The Vitals contract was still to be negotiated at the time, but that was the way things were going when Prime Minister Joseph Muscat offered Farrugia a change of ministry.

Vitals Global Healthcare had signed a deal with government to run two hospitals in Malta, and the Gozo General Hospital. It later pulled out of the concession and sold it to Stewards Healthcare. Recently, questions were raised as to what Vitals Global Healthcare had done with the millions government paid to the company. The company was also meant to invest around €200 million in St Luke's Hospital, Karin Grech Hospital and the Gozo General Hospital. The VGH deal with government was signed in 2015, but it had been planned long before that.

In March 2014, Farrugia had resigned from Cabinet after PM Muscat had wanted him to exchange the health ministry with the social policy ministry. In his letter of resignation, he had thanked the Prime Minister for offering him the Social Policy and Environment ministry, however turning down the offer. He had said that when he accepted the role as Minister for Health, he did so as he saw it as an opportunity to strengthen his services to the needs and the dignity of patients, a goal which he always had.

Farrugia, speaking today with The Malta Independent, said that he is in favour of public private partnerships, and public social partnerships, but not the sale of a whole hospital.

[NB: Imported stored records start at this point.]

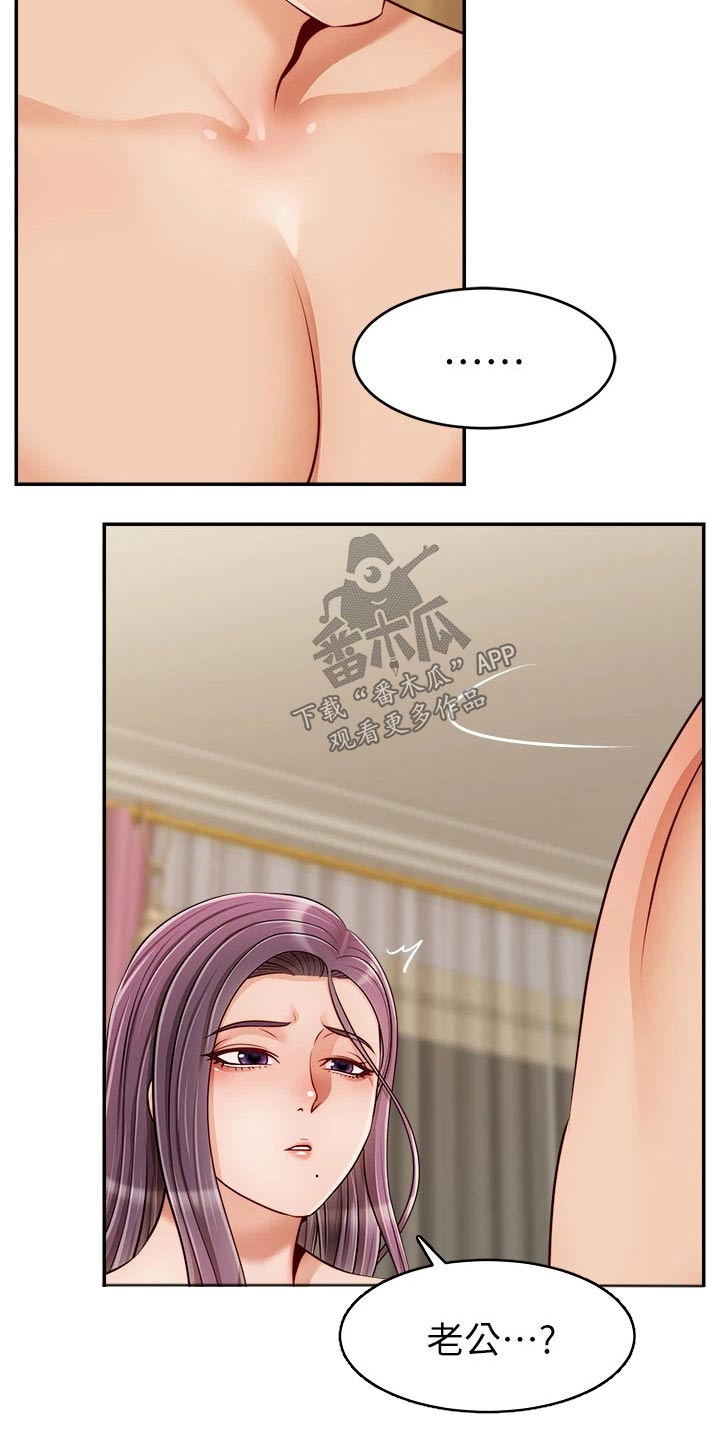 第60章：生气16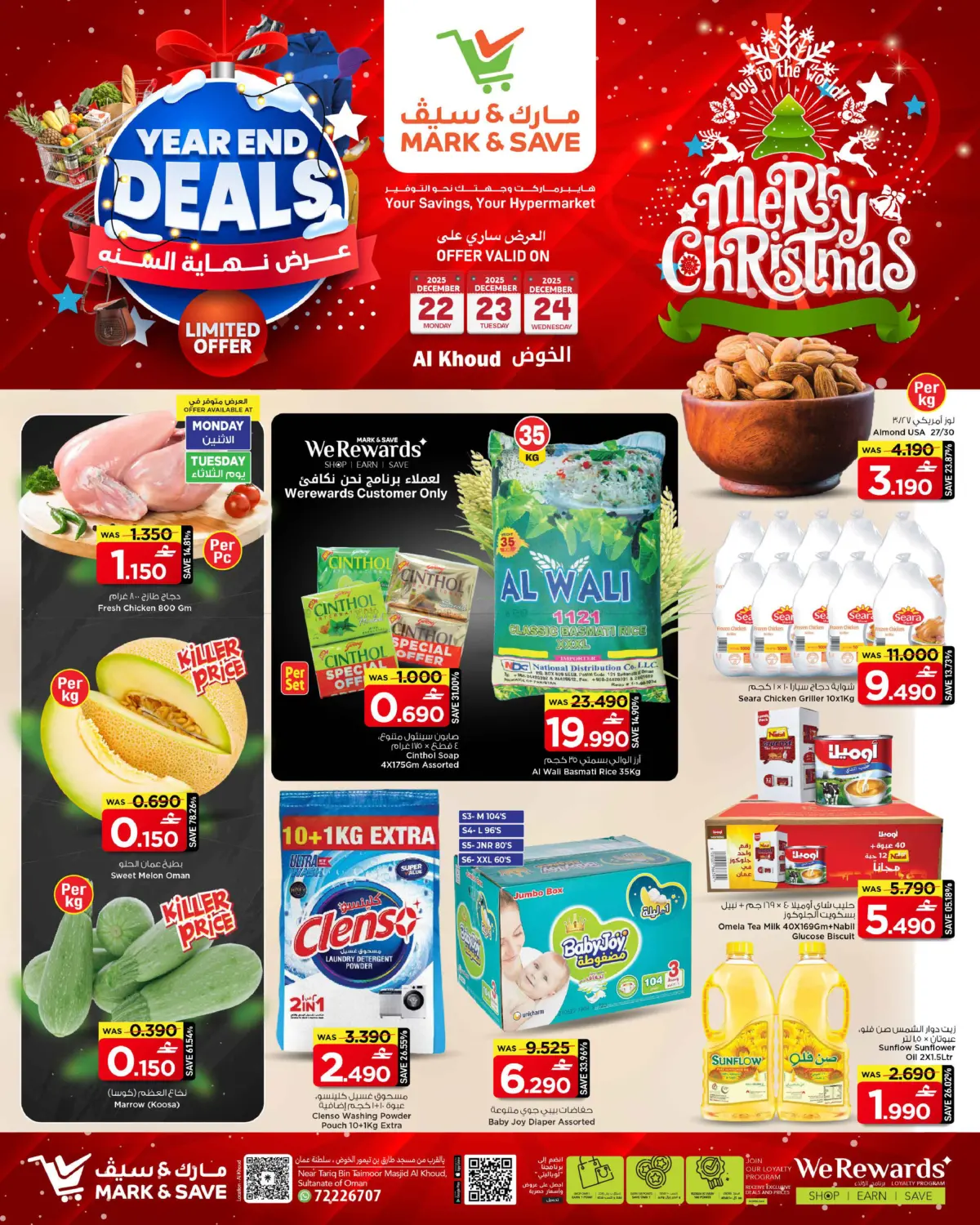 عرض نهاية السنة in مسقط‎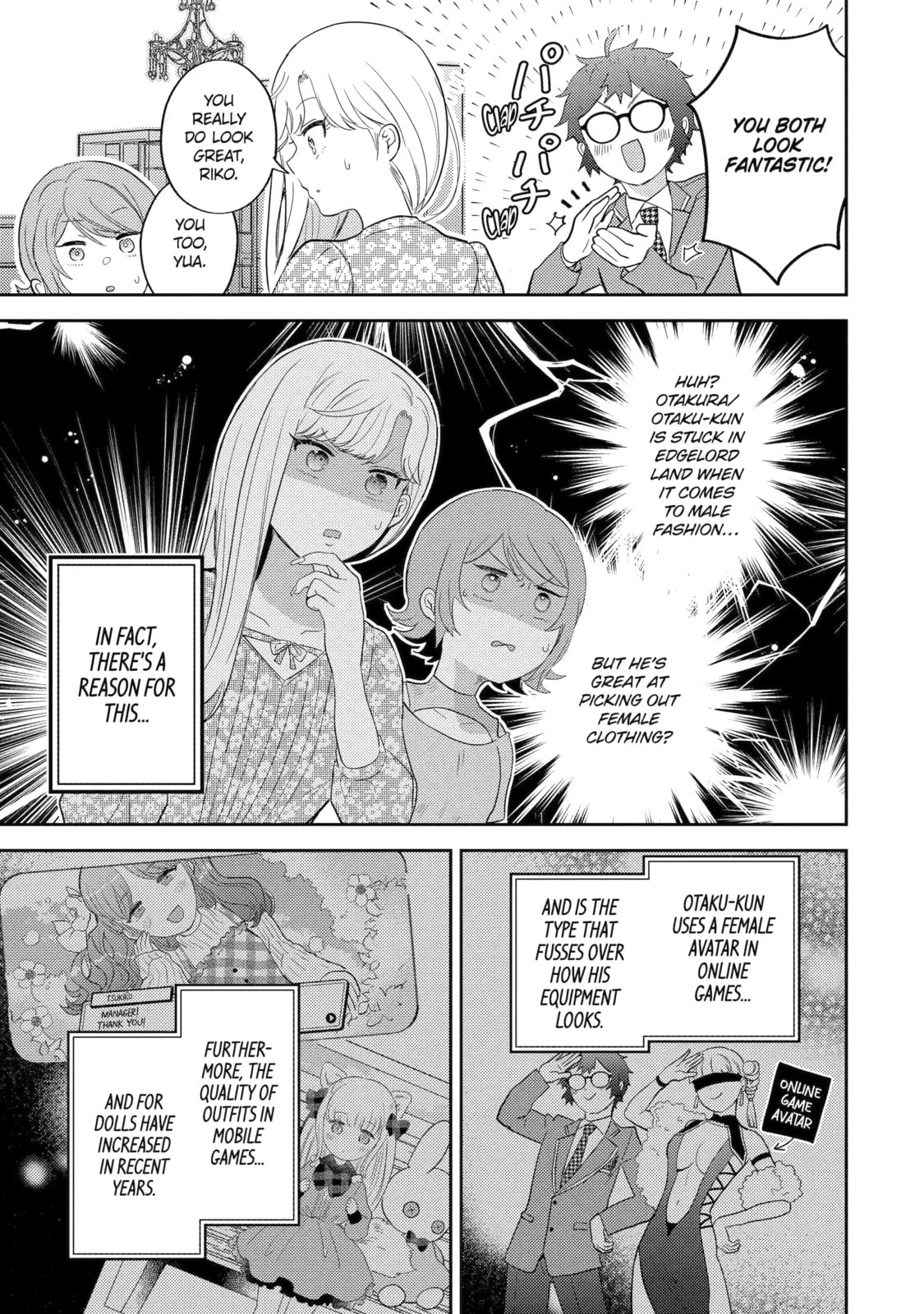 Otaku x Gal Chapter 6.2 page 16 - 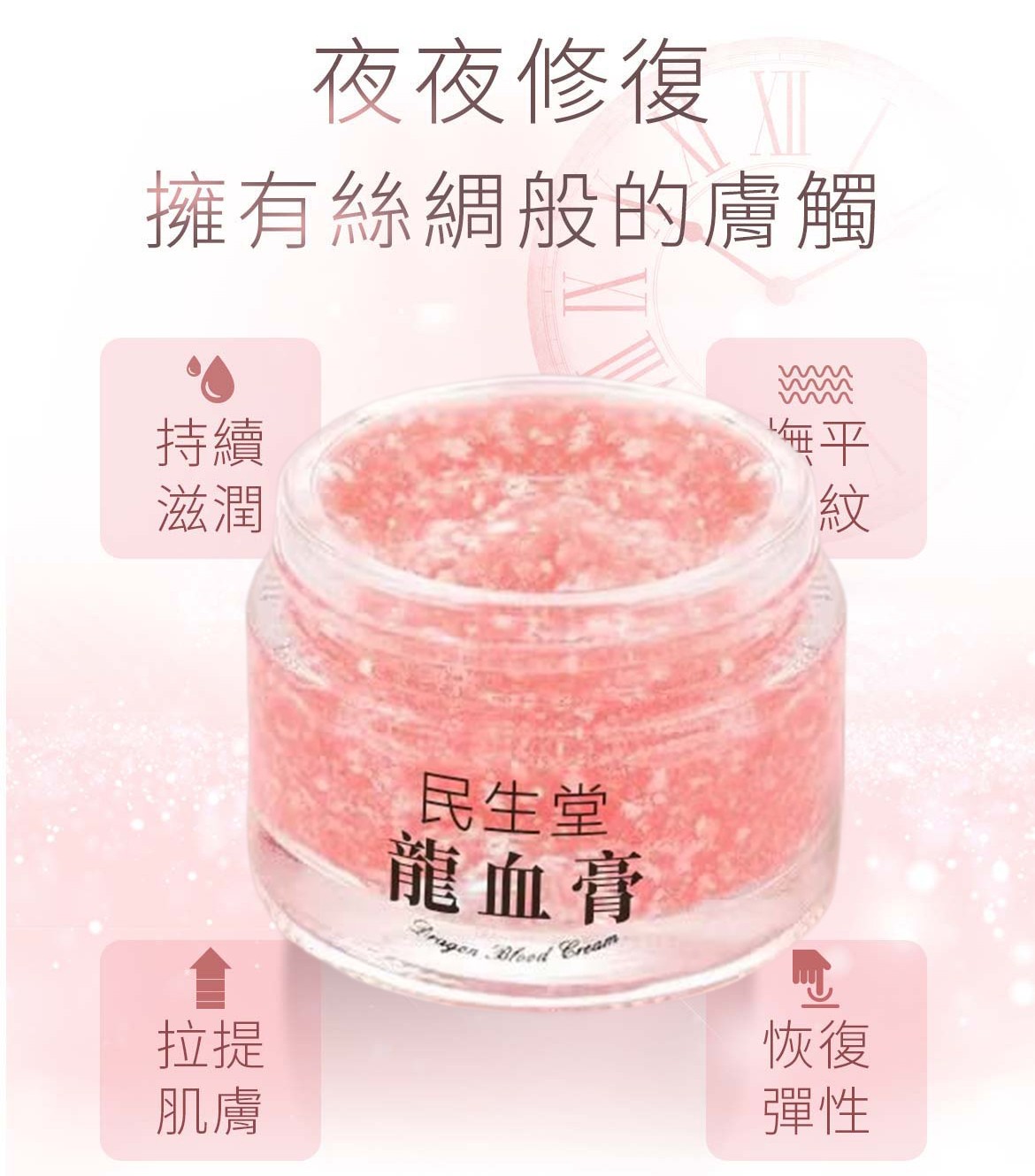 【吳醫師研發】陳美鳳大推凍齡秘訣【視黃醇胎盤素禦齡龍血膏】全效合一，簡單保養讓臉部輪廓看起來顯得更加澎潤，恢復年輕時的飽滿模樣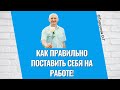 Как правильно поставить себя на работе! Торсунов лекции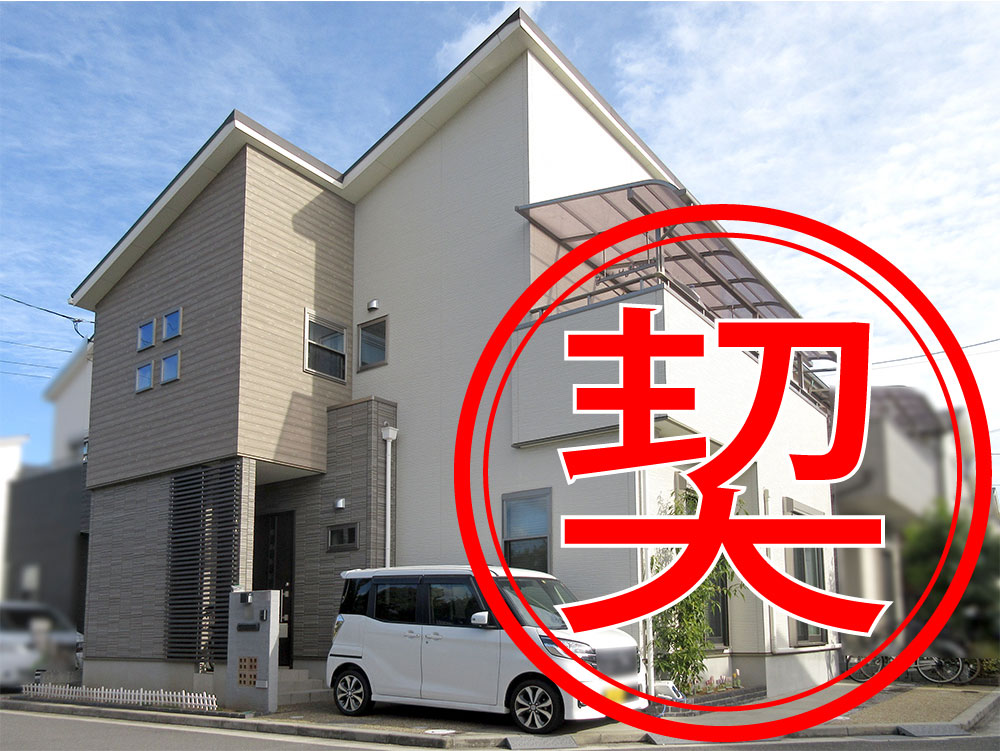 枚方市牧野本町1丁目外観写真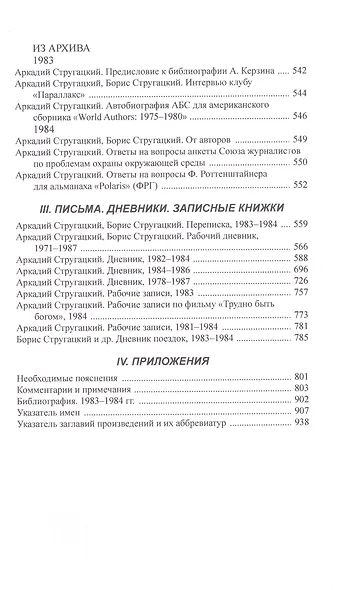 Полное собрание сочинений в тридцати трех томах. Том 26. 1983-1984 - фото 2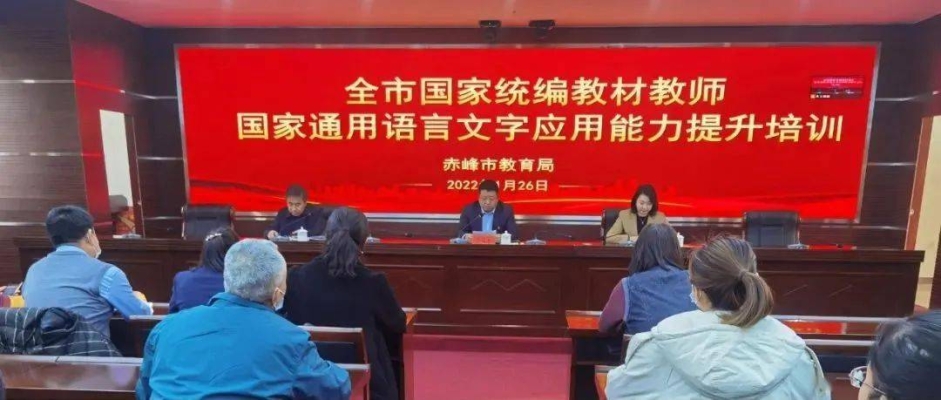 赤峰華拓教育董事長電話是多少-第1張圖片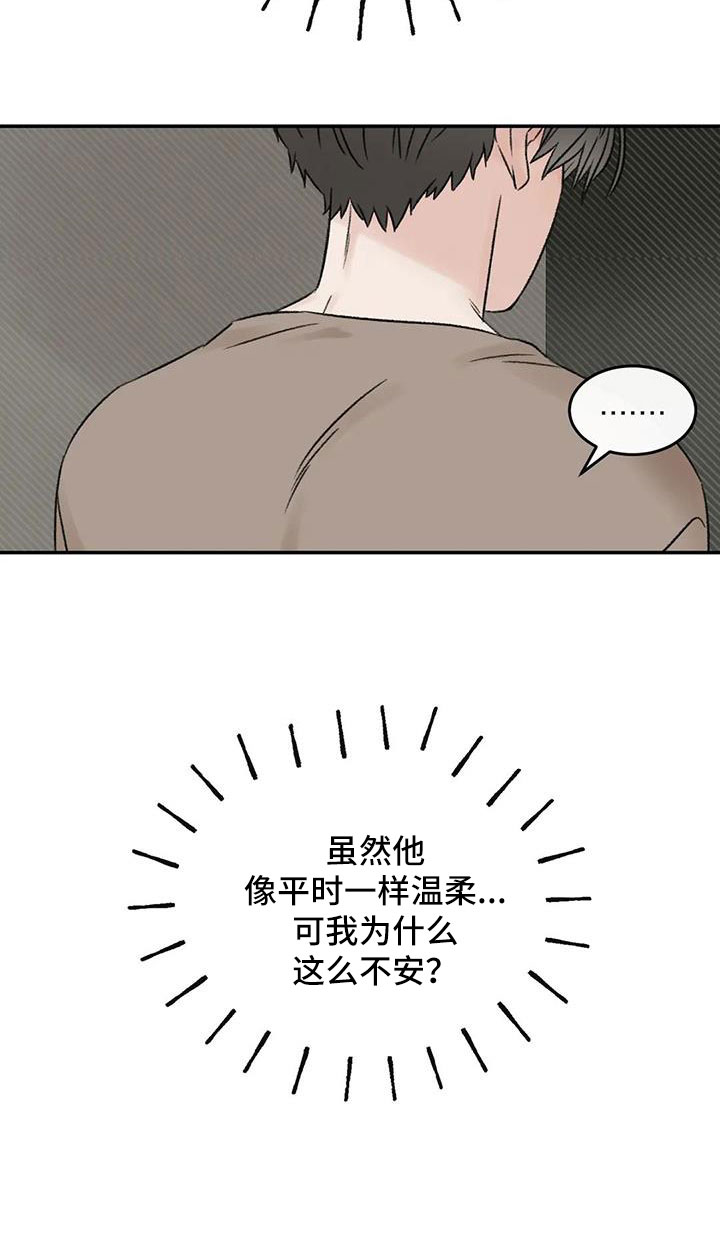 第91章：谈心8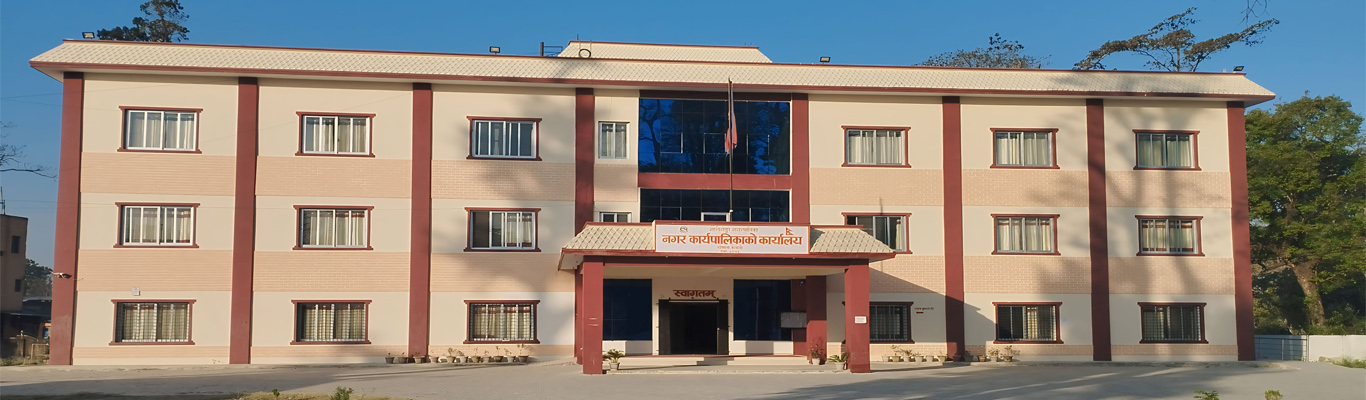 कैलालीको गौरीगंगामा प्रमुख प्रशासकीय अधिकृतमाथि कुटपिट, आन्दोलनमा कर्मचारी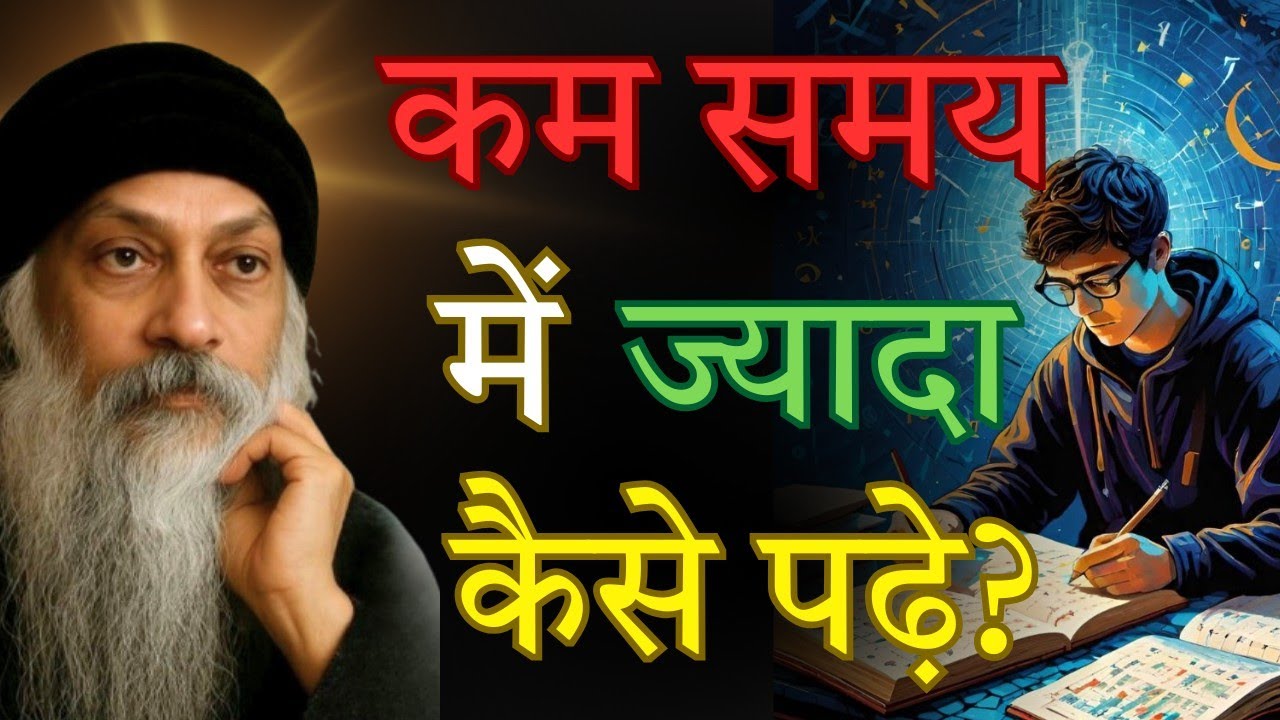 कम समय में कैसे पढ़े? |How to learn fast -osho | How to cover syllabus fast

“When I was health minister, there was no evidence regarding a contract with Vitals Global Healthcare. I heard about it through the media like everyone else.”

He said that he, as minister, had worked on changing the Health Act, and also costed each and every service in order for the budget to reflect the real amount spent. This, he said, helped plan on the amount which would need to be budgeted for the healthcare sector each year. He commissioned a Health in Transition report, he said, which took a snapshot of all the services in the public and private healthcare sectors in Malta. This, he said, gave an indication on the number of beds needed, number of nurses etc.

He said that a specific study on bed occupancy for the next 30 years had also been conducted. He said that everything was in place to see in which sectors and spheres public-private-partnerships would be needed. When they studied the expenses of the services, he said it gave an idea of which operations or services would be kept run by the public sector, or run through a PPP system.

He said he was never asked what kind of PPP government should go for as a minister. He said he is in favour of PPPs where government conducts such agreements in niche sectors where it would make sense for government to go into such agreements, but not a whole hospital. “Gozo General Hospital has the whole island’s population within its catchment,” he said, adding that he does not agree with a portion of the population having to go to a hospital run by a private entity without any other option.